Mystery of The Masked Woman

     Di sepetak ruangan yang gelap, terdapat sebuah meja berbentuk lingkaran. Meja itu berukuran besar dan hanya diterangi oleh cahaya yang berwarna kekuningan, berasal dari langit-langit atap. Beberapa lembar kartu poker dan tumpukan uang senilai 5 juta tergeletak di atas meja. Seorang pria berkumis tebal mengenakan trench coat hitam dan topi fedora berjenis homburg, duduk menyilangkan kaki di depan seorang wanita dengan jarak 3 meter.
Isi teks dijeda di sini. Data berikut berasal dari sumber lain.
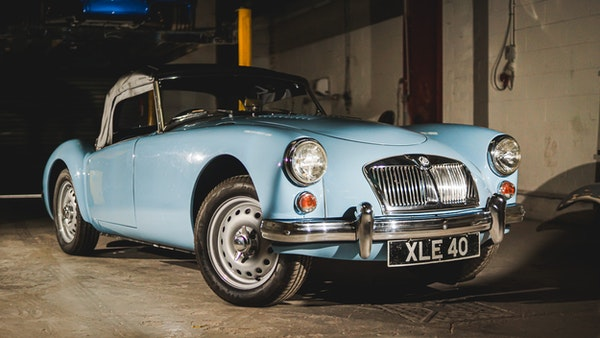1959 MGA Roadster Twin-Cam For Sale (picture 10 of 104)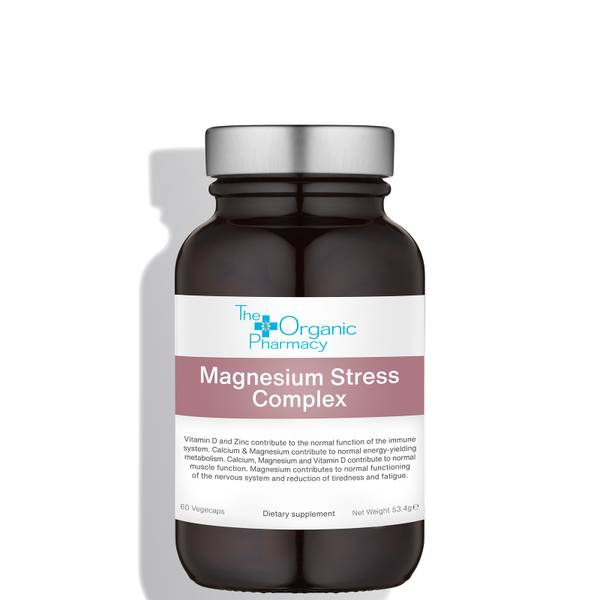 The Organic Pharmacy Magnesium Stress Complex Supplements 120g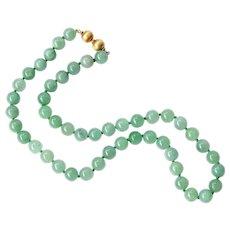 Vintage Natural Translucent Jadeite Jade Bead & Gold Necklace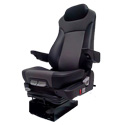 Black Seat High Back With Standard Base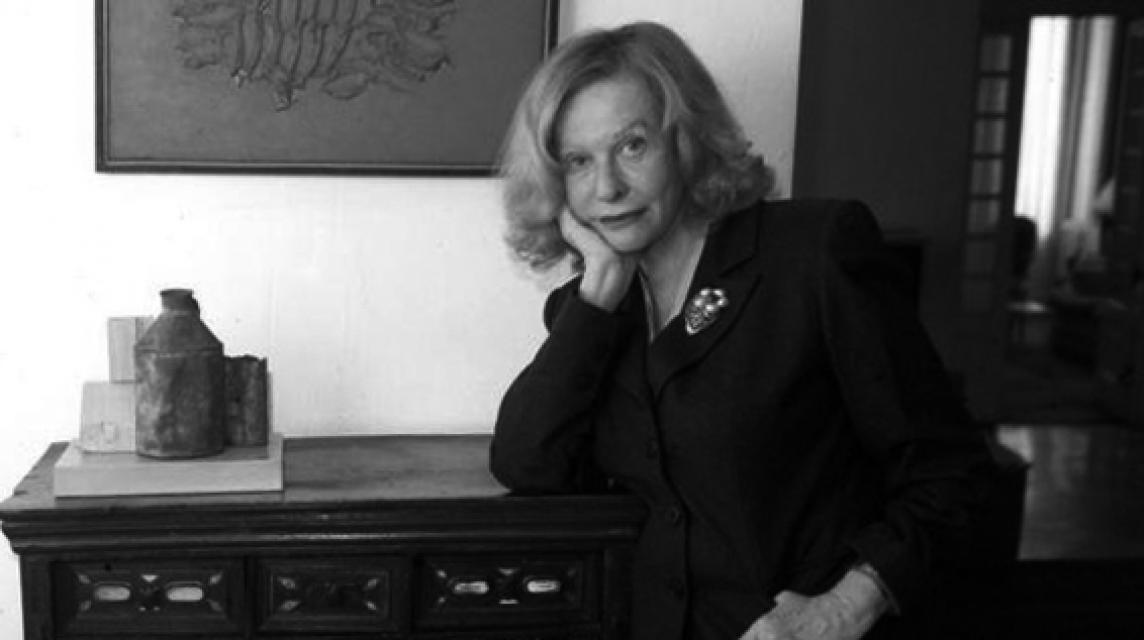 Barbara Rose (1936-2020)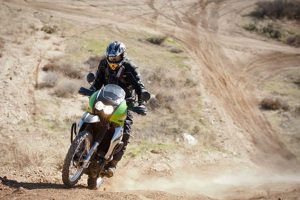 Kawasaki KLR650 vs. Suzuki V-Strom off-road comparison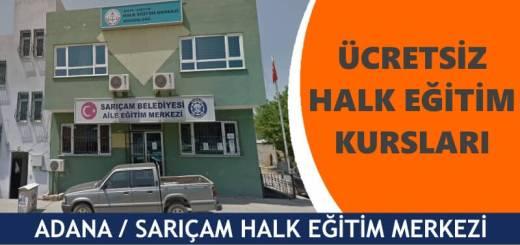 ADANA-SARIÇAM-Halk-Eğitim-Merkezi-Kursları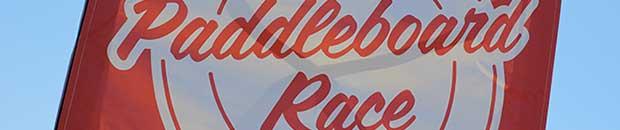 Paddleboard Race - June 2015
     Iris mata tajam dimiliki oleh wanita yang menatap pria berkumis tebal, jaket kulit berwarna hitam pekat dan topi baseball hitam membalut tubuhnya. Wanita kelahiran 5 Januari 2001 itu bernama Aghata Yudistira. Ia mempunyai karakter yang jenius, pemberani, tenang, dan tak pandang bulu dalam hal apa pun. Kegeniusan yang dimiliki membuat Aghata lihai dalam segala hal termasuk meretas.

   Dibalik nama Aghata yang indah, terdapat arti yang mendalam. Kata Aghata diambil dari bahasa Kanada yang artinya kejut, kata kejut juga mengartikan setiap hal yang Aghata lakukan penuh dengan kejutan. Sedangkan kata Yudistira diambil dari nama belakang ibunya yaitu Mimi Yudistira.

   “Aku dengar kamu banyak dicari oleh pengusaha-pengusaha kaya untuk ditantang bermain kartu poker. Apa hanya itu jumlah uang yang kamu bawa? Sedikit sekali!” ucap pria berkumis tebal di akhir kata sambil mencibir. Ujung alisnya sebelah kiri terangkat sedikit, pria itu menyeringai hingga menunjukkan sebagian gigi yang berwarna kuning.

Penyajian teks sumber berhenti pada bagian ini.